# Tank



## Tankin (Feb 7, 2012)

Here is Ravel Von Leineholz aka Tank
Pedigree: Ravel vom Leineholz - working-dog.eu

These are just various pictures throughout his 15 months of life. Still trying to get a real stack picture but I never have my camera or my phone camera is too slow to start up when he does it.

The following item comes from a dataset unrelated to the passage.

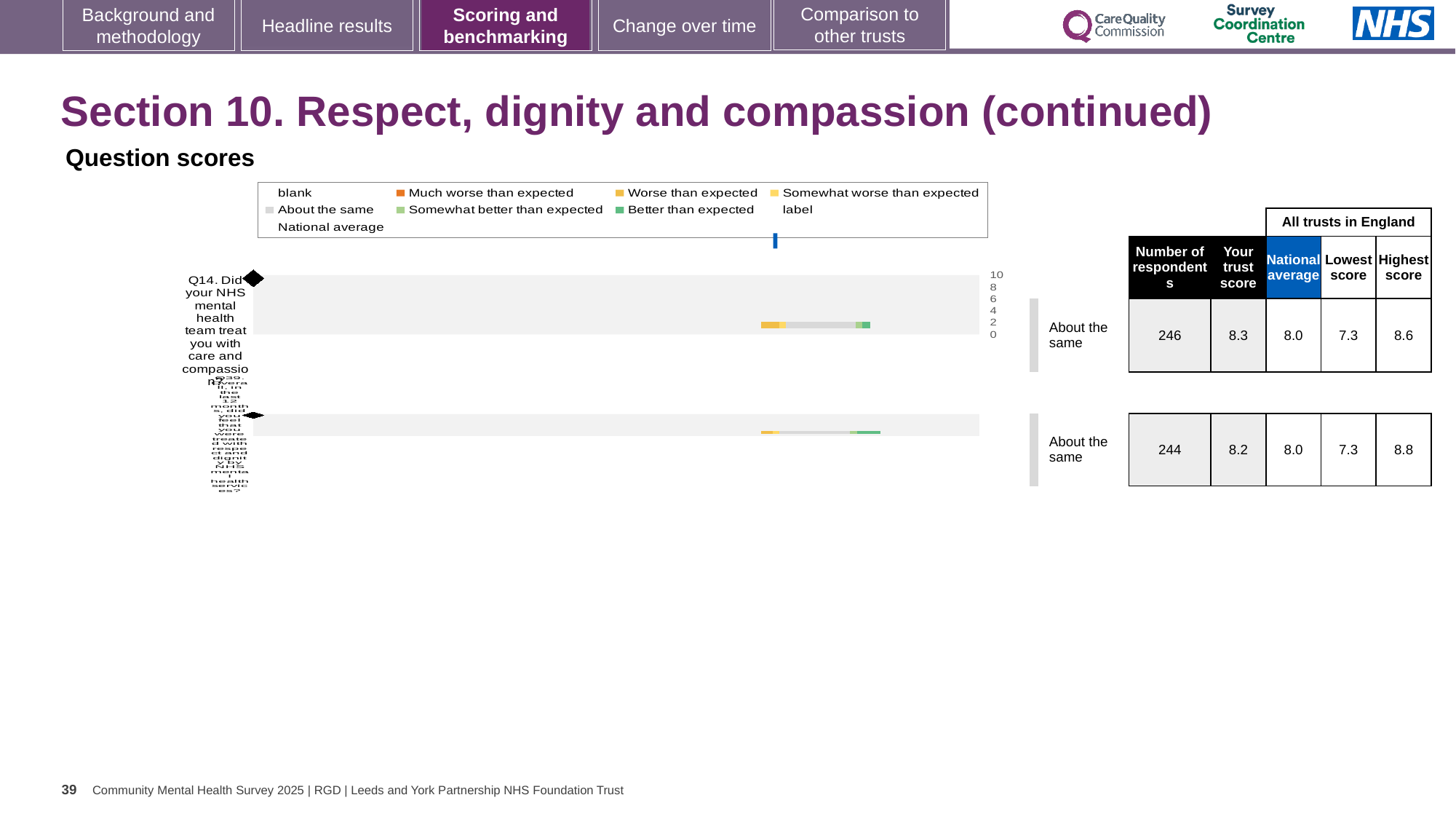
What is the national average score for Q39? 8.0 How many respondents answered Q14? 246 What benchmark category is shown for Q14? About the same What is the trust score for Q14 (treated with care and compassion)? 8.3 How many questions are plotted in the chart? 2 What is the lowest score among all trusts in England for Q14? 7.3 Which question has the higher highest score across all trusts, Q14 or Q39? Q39 What is the difference between the highest and lowest scores for Q39? 1.5 What is the highest score among all trusts in England for Q39? 8.8 Which question has the higher trust score, Q14 or Q39? Q14 How many respondents answered Q39? 244 What is the difference between the trust score and the national average for Q14? 0.3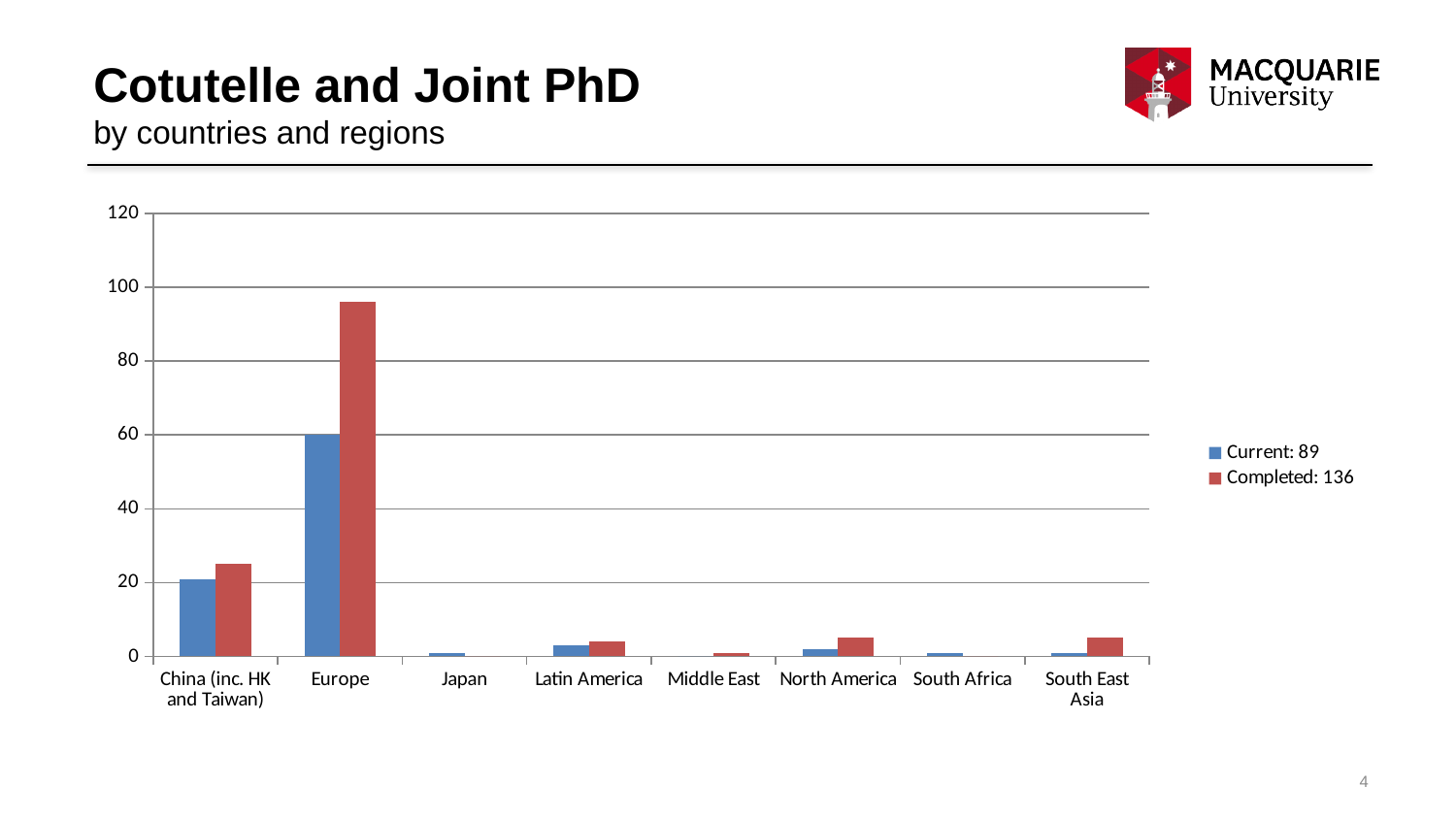
Is the Completed value for Europe greater or less than 80? greater Is the Completed value for China (inc. HK and Taiwan) greater or less than 40? less Which is larger: the Completed value for Europe or the Completed value for China (inc. HK and Taiwan)? Europe What kind of chart is shown on the slide? bar chart How many countries/regions are shown on the x axis? 8 What are the two legend entries of the chart? Current: 89 and Completed: 136 Which country or region has the highest Current value? Europe How many series does the legend list? 2 Which country or region has the highest Completed value? Europe Which is larger: the Current value for China (inc. HK and Taiwan) or the Current value for Latin America? China (inc. HK and Taiwan) Is the Current value for Europe greater or less than 40? greater What is the title of the slide containing the chart? Cotutelle and Joint PhD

Don't be too harsh with critiquing his sleep position...he knows it's weird.


----------



## Kyleigh (Oct 16, 2012)

That last one is priceless ... you need a bigger dog bed LOL


----------



## 1sttimeforgsd (Jul 29, 2010)

Tank is a handsome boy.


----------



## lorihd (Nov 30, 2011)

love the head tilt, handsome boy


----------



## readaboutdogs (Jul 8, 2001)

Handsome!


----------



## Tankin (Feb 7, 2012)

Just an update to Tank, here he is today at 4.5 years old, 85 pounds.


----------



## 26wolves (Jul 29, 2015)

Beautiful boy! Thanks for the update.


----------



## Xeph (Jun 19, 2005)

Big dude!

Wonderful condition, good bone, nice spring of rib, slight rise over the loin. I'd like a slightly deeper bend of stifle and more masculine head,


----------



## carmspack (Feb 2, 2011)

he looks like his mother http://en.working-dog.eu/dogs-details/445683/Jeanny-vom-Leineholz


----------



## d4mmo (Mar 27, 2013)

its hard to critique him with those images. being black makes it a little harder to see also.
Try to get a good image on a flat surface.


----------